WHAT THE TASK REQUIRES ::
Where does the word "typeof" occur in the data below? Copy each line that holds it.

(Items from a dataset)
==========
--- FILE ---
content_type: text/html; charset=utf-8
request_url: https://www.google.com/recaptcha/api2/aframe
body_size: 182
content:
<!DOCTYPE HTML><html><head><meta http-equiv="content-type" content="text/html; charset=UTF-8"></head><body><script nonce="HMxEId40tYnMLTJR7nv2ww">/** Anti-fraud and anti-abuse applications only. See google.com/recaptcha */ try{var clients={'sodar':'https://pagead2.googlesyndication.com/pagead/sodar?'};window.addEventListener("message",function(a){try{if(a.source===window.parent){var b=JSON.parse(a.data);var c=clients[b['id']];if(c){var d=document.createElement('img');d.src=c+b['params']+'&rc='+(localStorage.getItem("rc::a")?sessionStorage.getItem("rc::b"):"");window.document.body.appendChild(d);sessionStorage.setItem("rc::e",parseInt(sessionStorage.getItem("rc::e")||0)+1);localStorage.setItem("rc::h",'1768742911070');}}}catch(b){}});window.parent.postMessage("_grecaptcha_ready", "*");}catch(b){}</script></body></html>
==========
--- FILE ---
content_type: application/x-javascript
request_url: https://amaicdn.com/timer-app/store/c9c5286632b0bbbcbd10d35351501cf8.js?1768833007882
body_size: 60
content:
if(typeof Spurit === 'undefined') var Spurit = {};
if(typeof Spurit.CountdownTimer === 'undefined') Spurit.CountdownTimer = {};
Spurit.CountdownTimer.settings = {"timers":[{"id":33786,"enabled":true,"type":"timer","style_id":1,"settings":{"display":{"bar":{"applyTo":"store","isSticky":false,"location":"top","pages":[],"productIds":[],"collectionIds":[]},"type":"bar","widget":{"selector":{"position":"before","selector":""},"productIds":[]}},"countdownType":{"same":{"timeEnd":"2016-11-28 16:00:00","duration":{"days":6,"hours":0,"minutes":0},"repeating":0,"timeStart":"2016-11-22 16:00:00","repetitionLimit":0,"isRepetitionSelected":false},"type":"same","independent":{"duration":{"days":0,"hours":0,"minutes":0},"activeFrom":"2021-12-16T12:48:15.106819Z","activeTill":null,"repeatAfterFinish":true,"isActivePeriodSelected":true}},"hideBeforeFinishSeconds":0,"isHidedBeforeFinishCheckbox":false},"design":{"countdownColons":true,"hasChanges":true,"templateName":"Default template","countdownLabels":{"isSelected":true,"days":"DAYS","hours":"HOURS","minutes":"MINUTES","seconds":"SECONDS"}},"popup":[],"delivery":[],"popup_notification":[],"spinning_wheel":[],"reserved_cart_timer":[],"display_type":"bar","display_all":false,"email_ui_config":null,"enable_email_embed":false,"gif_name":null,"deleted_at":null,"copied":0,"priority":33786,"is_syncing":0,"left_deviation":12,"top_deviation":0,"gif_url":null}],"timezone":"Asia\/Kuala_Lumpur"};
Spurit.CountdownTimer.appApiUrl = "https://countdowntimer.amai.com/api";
==========
ANSWER SPACE ::
if(typeof Spurit === 'undefined') var Spurit = {};
if(typeof Spurit.CountdownTimer === 'undefined') Spurit.CountdownTimer = {};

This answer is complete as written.